== Direction ==
Set down word for word the passage of the piece on America's forgotten POW below, from "by Michael I." up to and including "dangerous – for everyone.".

== Text excerpt ==
-*-

America’s Forgotten POW

by Michael I. Niman, ArtVoice, 6/3/04

The torture, rape and murder of POWs in Iraq and Afghanistan by their American captors has put America’s relationship with its war prisoners on the front pages of newspapers in virtually every country in the world. Where we were once known for our humane treatment of captives, we are now both loathed and feared. Where “enemy” soldiers once quickly surrendered to their American opponents, they now fight to the death, taking many Americans with them. The horrors of Abu Ghraib have made the world much more dangerous – for everyone. 

Not Since Stalin and Mao…

With the Bush wars, all of the rules have changed. Or more accurately, they’re being abandoned. Amnesty International (AI) reported last week that the “War on Terror” has produced the most sustained attack on human rights in 50 years. This would be since Stalin’s Russia and China’s Cultural Revolution. AI put it bluntly, declaring, “Violating rights at home, turning a blind eye to abuses abroad, and using pre-emptive military force where and when it chooses have damaged justice and freedom, and made the world a more dangerous place.”

The situation for Prisoners of War is particularly ambiguous. First, there is no measure for who is a POW and who sort of just disappeared into a dark abyss. Second, there is no way of knowing when this so-called war is, would be, or could be, over – as in, the POW’s get to go home. George W. Bush declared the Iraq front won last year – but the prisoners didn’t get to go home. To the contrary – the sadists were just hitting their stride. And no one seemed to get the word out that the killing should stop and that it was time to join hands and sing Kumbaya in Iraq and Afghanistan.

In all fairness, there are aspects of indefinite detention that George W. Bush – or more precisely, his spooky handlers – didn’t invent. Wars come and go, but some prisoners just rot away, war or no war. Hence, with the world’s focus suddenly directed at America’s newest POWs, let’s not forget our other POWs.

Leonard Peltier

America’s single best recognized POW is Leonard Peltier – taken captive during the last violent clash between Native Americans and the US Federal Government at Wounded Knee, Lakota Territory, in 1975.

The conflict was chronicled in the 1992 documentary, “Incident at Oglala,” narrated by Robert Redford, as well as in a host of articles and books. Peltier’s legal problems had their roots in the 1973 military style assault launched by the FBI against an American Indian Movement (AIM) “occupation” of the site of the 1890 Wounded Knee massacre, which claimed the lives of 300 Lakota people. AIM occupied the site to protest what they termed as US government treaty violations.

During the two years following the assault, life became increasingly more dangerous for AIM activists on the Lakota reservation, with the US federal government supporting a subservient “Indian government” to act in opposition to the AIM supported traditional Lakota government. During what the Lakota termed the “Reign of Terror,” 64 AIM supporters were murdered.

-*-

== Dataset rows ==
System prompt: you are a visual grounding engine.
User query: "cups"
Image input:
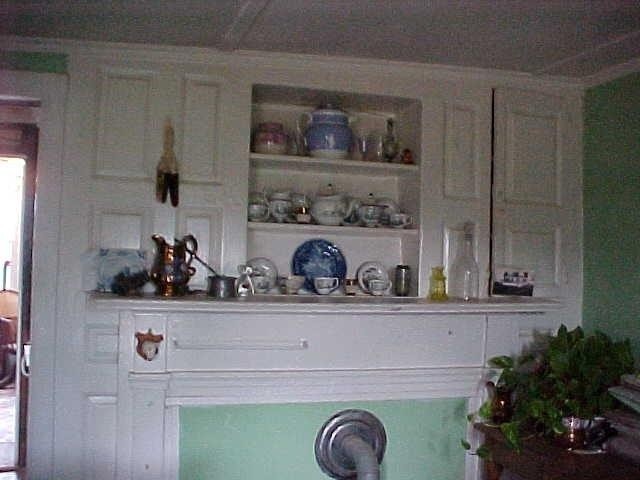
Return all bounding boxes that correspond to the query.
[252,275,272,294]
[389,214,414,229]
[314,277,340,295]
[345,273,356,297]
[560,416,592,450]
[369,280,393,295]
[207,274,238,299]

-*-

== Expected output ==
by Michael I. Niman, ArtVoice, 6/3/04

The torture, rape and murder of POWs in Iraq and Afghanistan by their American captors has put America’s relationship with its war prisoners on the front pages of newspapers in virtually every country in the world. Where we were once known for our humane treatment of captives, we are now both loathed and feared. Where “enemy” soldiers once quickly surrendered to their American opponents, they now fight to the death, taking many Americans with them. The horrors of Abu Ghraib have made the world much more dangerous – for everyone.